Burt’s Bees Founder Dies

Born in Manhattan on May 15, 1935, Shavitz was raised in Great Neck, NY. He spent some time in the army and later worked as a photographer for Time and Life magazines.

As a photojournalist, Shavitz managed to capture New York City’s key figures in the civil rights movement, beat poets, artists, and images central to the environmental movement of the 1960s, according to a company statement.

Burt Shavitz, the wild-bearded beekeeper, co-founder and namesake of the natural care product company Burt’s Bees, died on July 5 due to respiratory problems. He was 80.

He later moved to Maine, where he met artist Roxanne Quimby, who would sell his beeswax candles at local fairs. The pair later developed a lip balm, which is still the company’s best-selling product today and officially launched Burt’s Bees in 1984.

Quimby later bought out Shavitz’ stake in the company, which was eventually acquired by Clorox Co in 2007 for more than $900 million.

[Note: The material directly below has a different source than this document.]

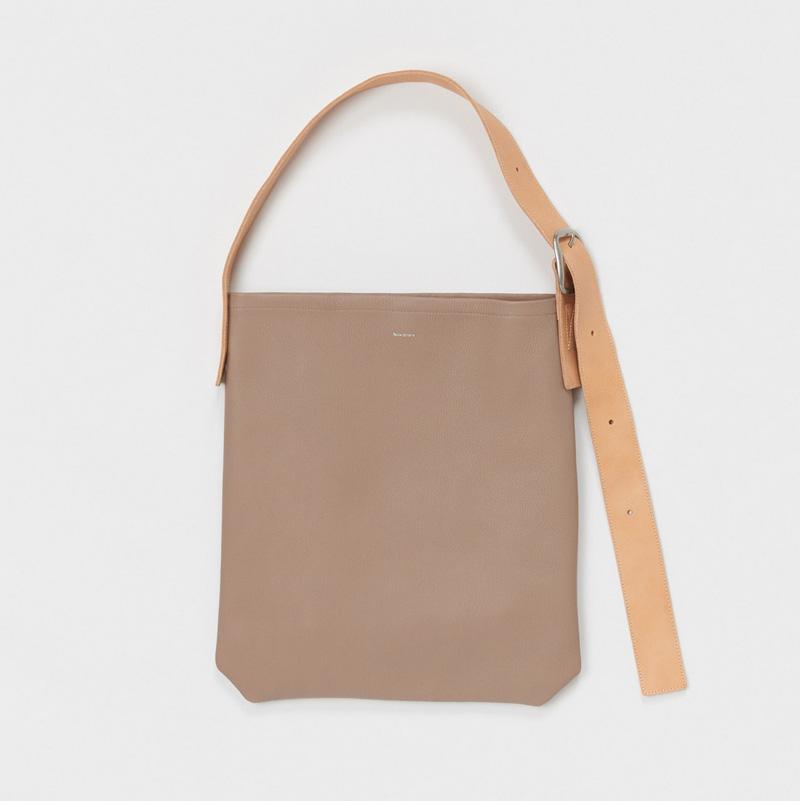 エンダースキーマ one side belt bag -beige-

“As a beekeeper, he connected intimately with the bees, whose profound relationship to humans, our food and our environment is only now being more fully understood while in peril,” read a company statement. “As an icon and namesake, he was and still is the inspiration for Burt’s Bees-our natural products that many around the world have grown to love, the sustainability practices we all champion, and the offbeat, cheerful personality that shines through that school bus yellow he loved so much. He defines this brand in immeasurable small and deep ways that we continue to discover.”